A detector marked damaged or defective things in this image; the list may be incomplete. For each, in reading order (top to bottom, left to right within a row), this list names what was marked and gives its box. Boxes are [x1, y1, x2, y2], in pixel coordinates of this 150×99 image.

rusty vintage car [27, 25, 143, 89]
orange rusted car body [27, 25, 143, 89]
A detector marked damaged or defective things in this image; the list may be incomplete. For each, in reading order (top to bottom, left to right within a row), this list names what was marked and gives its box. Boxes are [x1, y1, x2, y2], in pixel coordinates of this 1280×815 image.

==

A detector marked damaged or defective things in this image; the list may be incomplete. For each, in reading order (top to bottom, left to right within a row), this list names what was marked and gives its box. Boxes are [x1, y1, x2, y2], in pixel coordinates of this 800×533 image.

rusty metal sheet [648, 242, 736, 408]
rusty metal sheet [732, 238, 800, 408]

Objective: Rewrite the lines of the listing, starting at the line containing "this 800×533 image." and ending at the line containing "rusty metal sheet [732, 238, 800, 408]", as a Markdown table with the columns Row and Text, skipping blank lines.

Result below:
| Row | Text |
|---|---|
| 1 | A detector marked damaged or defective things in this image; the list may be incomplete. For each, in reading order (top to bottom, left to right within a row), this list names what was marked and gives its box. Boxes are [x1, y1, x2, y2], in pixel coordinates of this 800×533 image. |
| 2 | rusty metal sheet [648, 242, 736, 408] |
| 3 | rusty metal sheet [732, 238, 800, 408] |